OBJECTIVE
Which lines in the data below contain the word "bear"? List each of them in full.

DATASET CONTENT
****

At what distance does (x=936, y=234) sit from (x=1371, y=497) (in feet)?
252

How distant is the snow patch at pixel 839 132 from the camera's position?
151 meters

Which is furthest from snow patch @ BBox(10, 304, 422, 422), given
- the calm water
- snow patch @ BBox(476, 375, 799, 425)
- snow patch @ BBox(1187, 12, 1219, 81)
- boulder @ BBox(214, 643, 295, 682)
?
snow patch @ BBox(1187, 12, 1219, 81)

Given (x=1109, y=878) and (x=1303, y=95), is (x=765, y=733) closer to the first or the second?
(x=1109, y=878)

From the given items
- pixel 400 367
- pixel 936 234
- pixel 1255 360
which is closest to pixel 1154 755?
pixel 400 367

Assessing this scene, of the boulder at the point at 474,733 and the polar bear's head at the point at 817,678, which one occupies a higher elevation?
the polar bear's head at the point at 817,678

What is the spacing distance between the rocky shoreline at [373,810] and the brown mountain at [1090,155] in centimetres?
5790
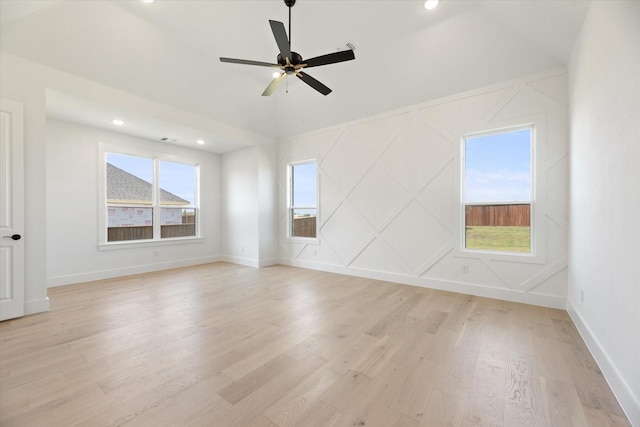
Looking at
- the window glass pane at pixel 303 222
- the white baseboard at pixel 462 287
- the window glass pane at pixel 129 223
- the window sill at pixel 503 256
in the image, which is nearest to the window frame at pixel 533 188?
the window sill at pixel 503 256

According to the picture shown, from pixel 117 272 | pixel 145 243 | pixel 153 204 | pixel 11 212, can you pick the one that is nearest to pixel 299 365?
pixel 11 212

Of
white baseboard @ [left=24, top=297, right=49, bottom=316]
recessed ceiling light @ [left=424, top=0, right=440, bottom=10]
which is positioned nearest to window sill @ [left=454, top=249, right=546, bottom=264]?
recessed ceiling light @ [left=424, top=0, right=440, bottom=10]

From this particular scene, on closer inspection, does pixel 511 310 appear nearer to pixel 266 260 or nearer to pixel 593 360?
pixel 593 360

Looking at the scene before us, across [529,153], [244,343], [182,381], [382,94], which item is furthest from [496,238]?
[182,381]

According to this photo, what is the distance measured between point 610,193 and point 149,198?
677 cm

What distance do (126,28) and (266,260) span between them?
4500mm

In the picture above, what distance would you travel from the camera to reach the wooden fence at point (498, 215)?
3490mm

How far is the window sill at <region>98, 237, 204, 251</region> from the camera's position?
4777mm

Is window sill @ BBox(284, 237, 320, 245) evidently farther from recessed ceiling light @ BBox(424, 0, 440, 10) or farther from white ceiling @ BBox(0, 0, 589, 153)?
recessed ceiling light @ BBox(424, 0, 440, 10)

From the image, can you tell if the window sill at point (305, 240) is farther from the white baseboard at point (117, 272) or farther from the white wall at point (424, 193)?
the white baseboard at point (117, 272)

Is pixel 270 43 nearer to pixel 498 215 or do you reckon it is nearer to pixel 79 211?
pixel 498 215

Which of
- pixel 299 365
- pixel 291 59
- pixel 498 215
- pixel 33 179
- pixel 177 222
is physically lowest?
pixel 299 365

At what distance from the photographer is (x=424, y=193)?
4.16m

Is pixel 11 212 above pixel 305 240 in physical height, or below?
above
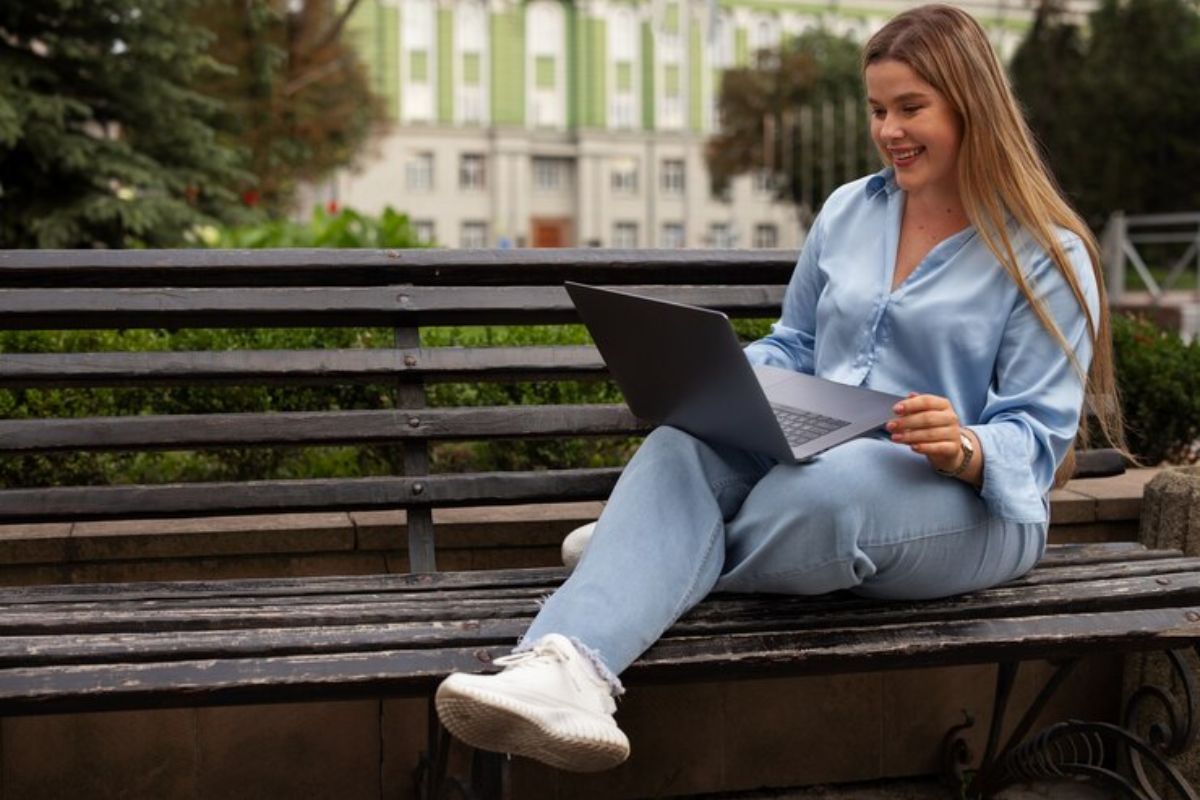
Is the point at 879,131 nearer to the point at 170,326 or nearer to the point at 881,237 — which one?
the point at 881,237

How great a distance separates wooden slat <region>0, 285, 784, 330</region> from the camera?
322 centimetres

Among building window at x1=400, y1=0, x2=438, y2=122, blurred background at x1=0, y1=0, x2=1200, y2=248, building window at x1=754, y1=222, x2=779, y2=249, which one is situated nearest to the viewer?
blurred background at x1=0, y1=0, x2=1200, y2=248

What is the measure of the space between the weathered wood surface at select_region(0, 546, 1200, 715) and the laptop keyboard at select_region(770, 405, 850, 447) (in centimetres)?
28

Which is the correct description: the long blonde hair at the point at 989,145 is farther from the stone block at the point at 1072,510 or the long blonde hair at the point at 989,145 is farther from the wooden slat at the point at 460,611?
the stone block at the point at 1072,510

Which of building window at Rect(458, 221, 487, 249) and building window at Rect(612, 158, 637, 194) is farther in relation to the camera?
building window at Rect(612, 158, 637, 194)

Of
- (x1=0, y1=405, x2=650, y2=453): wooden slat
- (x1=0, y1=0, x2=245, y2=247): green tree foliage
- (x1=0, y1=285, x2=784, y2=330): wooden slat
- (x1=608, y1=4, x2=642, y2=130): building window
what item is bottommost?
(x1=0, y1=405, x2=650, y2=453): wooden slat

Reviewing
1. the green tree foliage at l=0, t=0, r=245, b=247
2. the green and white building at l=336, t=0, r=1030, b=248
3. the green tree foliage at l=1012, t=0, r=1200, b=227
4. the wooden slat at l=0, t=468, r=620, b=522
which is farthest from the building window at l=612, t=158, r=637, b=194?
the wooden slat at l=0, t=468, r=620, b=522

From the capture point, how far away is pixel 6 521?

****

REPLY TO THE TASK
Assessing this scene, of the boulder at the point at 474,733 and the polar bear's head at the point at 817,678, which one occupies a higher elevation?
the polar bear's head at the point at 817,678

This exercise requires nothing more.